By John D. Duncan
John Wesley once challenged preachers, "Either read or get out of the ministry." I wonder when a circuit riding preacher like Wesley found the time to read, but I guess when his daily sermonizing ended he requested a bed with a candle placed nicely by his bedside for reading.
Sven Birkerts declared in 1994 in his book The Gutenberg Elegies: The Fate of Reading in the Electronic Age that reading in the under thirty crowd is in decline. "I see the wholesale wiring of America," Birkerts proclaimed.1 Birkerts felt that reading's demise will come because the world of e-mail and Internet surfing will steal time from people. Time stolen translates into few moments to enjoy a book.
Birkerts missed his prophetic warning, though. How could he have guessed that Stephen King would allow readers to download his tome, or that Zondervan would invite readers to download chapter one of Philip Yancey's Reaching for the Invisible God?
Advertisement

Ask Barnes and Noble or the average church member standing at the door on Sunday morning, and you will find that reading is in, big time. It's just that much of what people read is not what preachers read. Is this good or bad?
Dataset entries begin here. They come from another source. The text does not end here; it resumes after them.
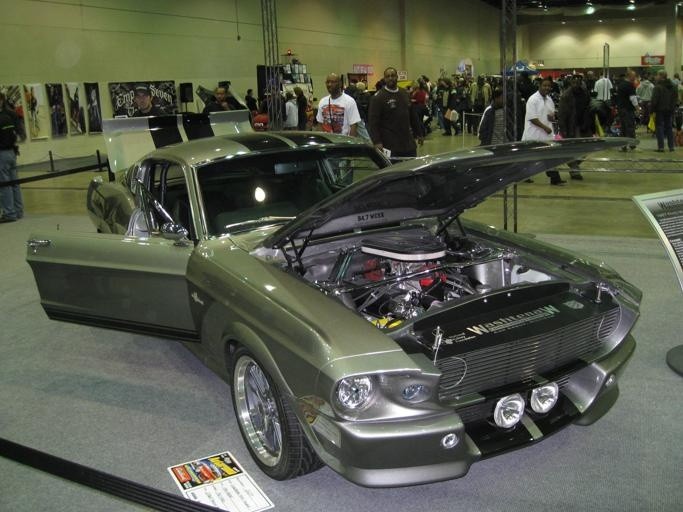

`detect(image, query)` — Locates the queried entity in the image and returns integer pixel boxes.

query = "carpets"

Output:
[1,210,683,512]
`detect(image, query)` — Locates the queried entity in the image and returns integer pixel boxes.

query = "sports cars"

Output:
[24,107,647,493]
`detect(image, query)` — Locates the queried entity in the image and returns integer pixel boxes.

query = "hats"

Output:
[132,83,152,96]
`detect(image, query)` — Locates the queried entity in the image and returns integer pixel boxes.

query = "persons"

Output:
[131,82,167,117]
[0,93,24,223]
[315,67,682,184]
[283,86,309,129]
[204,80,257,115]
[71,87,80,129]
[23,85,41,138]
Preachers read books on preaching style, like Fred Craddock's Preaching or Calvin Miller's The Empowered Communicator or Eugene Lowry's The Homiletical Plot. The goal of such reading is to improve preaching and find a creative angle in which to unfold the sermon.
Or preachers read in order to improve themselves. Preachers read George Barna for The Power of Vision, for demographic insights and trends. Preachers read Eugene Peterson for improving those angles of ministry while searching for that "tall-steeple church with a cheese cake congregation,"2 knowing all the while the church you pastor is Under the Unpredictable Plant. After all, preachers need a little help to spread The Message.
Preachers read Max Lucado for the great story, somehow hoping that if the congregation does not applaud, maybe somehow God will sound forth The Applause of Heaven. Preachers read Philip Yancey for the great quote from Luther or Augustine, wishing for that striking quote in the sermon What Is So Amazing about Grace?
For ministry preachers read Henri Nouwen while gleaning the secrets In the Name of Jesus. For leadership John Maxwell gets you into the groove. For the sermon family series James Dobson gives advice: Love Must Be Tough. For a smorgasbord of ideas Chuck Swindoll comes through. Soon you will Laugh Again. Surely your sermons will find Hope Again. And of course, preachers read C.S. Lewis for that creative children's sermon about The Lion, the Witch, and the Wardrobe.
Every preacher knows the path to Word Pictures for sermons from A. T. Robertson or the joy of wading through the detail of F. F. Bruce on John or James Dunn on Romans or Warren Wiersbe, who can help your sermons just Be.
Preachers serve as the great book buyers of the age. Ask any preacher if he or she has a book and presto, you'll find a stack of unread books off in some corner of the study. Preachers buy books. They collect books. They read books.